*EXERCISE DESCRIPTION*
Report every line of the records below that includes the string "size".

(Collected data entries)
_ _ _ _ _ _ _

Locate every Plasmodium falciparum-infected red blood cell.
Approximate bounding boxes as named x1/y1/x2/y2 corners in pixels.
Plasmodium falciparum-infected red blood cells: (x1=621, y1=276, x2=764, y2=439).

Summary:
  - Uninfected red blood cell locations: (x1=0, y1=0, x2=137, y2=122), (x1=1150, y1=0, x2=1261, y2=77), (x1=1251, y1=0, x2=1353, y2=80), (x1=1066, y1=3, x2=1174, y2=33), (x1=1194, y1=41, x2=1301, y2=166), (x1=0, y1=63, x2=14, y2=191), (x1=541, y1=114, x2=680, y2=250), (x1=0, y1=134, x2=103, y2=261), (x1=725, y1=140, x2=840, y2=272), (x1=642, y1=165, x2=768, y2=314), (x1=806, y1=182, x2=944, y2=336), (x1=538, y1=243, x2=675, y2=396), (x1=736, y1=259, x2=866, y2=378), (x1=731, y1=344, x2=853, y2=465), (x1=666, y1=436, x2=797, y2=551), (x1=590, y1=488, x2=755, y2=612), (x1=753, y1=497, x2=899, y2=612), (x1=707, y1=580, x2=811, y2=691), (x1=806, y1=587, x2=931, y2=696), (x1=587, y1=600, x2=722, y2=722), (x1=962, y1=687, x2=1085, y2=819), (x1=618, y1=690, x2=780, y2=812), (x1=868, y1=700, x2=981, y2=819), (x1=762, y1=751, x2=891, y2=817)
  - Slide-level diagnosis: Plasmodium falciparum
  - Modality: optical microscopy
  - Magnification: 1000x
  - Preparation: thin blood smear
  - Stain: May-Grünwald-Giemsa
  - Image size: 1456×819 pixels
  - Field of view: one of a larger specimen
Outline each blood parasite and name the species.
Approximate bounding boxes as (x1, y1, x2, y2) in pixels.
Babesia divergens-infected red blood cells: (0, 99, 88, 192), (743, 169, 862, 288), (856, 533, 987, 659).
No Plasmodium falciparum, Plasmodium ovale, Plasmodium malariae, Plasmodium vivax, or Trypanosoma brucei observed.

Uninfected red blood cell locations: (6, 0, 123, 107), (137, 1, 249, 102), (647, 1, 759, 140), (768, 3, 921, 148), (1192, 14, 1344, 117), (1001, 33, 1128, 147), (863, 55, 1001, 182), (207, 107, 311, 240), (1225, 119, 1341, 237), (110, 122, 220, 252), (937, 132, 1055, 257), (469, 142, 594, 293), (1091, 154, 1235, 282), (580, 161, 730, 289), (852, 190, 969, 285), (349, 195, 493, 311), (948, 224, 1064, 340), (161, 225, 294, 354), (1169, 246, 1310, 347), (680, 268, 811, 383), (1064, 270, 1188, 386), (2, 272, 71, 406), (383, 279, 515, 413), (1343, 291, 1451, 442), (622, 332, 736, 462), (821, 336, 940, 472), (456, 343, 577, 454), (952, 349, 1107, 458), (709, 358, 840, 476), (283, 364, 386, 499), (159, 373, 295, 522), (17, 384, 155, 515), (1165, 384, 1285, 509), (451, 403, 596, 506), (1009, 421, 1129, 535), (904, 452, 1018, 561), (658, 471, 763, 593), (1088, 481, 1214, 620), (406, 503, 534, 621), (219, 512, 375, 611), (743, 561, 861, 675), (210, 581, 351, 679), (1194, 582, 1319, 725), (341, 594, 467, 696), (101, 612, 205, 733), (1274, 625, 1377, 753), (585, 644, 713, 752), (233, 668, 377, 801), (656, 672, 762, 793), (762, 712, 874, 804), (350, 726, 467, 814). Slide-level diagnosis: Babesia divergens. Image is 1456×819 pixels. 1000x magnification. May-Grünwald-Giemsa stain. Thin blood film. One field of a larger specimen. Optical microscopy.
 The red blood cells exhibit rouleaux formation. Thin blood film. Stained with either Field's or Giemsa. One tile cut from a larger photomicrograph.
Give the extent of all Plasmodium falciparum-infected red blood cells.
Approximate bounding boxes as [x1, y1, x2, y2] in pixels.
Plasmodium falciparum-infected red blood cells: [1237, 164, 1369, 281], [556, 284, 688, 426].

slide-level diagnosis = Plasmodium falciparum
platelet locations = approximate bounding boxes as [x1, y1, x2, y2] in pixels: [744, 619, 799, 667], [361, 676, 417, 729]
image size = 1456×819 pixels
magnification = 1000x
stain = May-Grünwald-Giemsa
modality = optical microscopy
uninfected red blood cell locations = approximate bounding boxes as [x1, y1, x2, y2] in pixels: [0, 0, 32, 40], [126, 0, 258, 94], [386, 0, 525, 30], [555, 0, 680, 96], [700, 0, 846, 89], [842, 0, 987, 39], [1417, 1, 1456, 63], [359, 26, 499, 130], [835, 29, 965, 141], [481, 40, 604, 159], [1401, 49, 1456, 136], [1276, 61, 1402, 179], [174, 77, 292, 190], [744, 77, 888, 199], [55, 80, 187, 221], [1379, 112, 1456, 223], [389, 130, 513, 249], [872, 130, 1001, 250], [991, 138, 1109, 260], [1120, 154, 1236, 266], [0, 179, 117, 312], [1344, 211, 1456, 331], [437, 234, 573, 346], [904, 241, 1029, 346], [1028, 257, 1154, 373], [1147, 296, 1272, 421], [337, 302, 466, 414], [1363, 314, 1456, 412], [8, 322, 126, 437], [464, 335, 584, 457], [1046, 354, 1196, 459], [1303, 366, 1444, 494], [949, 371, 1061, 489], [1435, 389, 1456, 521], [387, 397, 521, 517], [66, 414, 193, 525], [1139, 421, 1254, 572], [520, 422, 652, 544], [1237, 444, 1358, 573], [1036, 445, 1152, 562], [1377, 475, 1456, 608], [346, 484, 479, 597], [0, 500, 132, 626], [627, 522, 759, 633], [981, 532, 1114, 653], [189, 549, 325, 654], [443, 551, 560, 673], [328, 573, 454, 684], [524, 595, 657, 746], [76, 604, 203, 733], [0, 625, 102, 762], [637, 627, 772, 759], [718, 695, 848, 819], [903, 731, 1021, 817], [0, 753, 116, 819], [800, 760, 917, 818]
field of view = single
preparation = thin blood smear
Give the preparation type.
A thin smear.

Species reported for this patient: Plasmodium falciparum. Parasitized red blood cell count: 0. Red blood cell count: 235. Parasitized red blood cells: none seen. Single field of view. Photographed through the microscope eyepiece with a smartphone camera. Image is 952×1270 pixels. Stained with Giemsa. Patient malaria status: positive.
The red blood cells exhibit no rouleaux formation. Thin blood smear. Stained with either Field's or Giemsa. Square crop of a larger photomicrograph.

_ _ _ _ _ _ _

*WRITTEN RESPONSE*
  - Image size: 1456×819 pixels
image size = 1456×819 pixels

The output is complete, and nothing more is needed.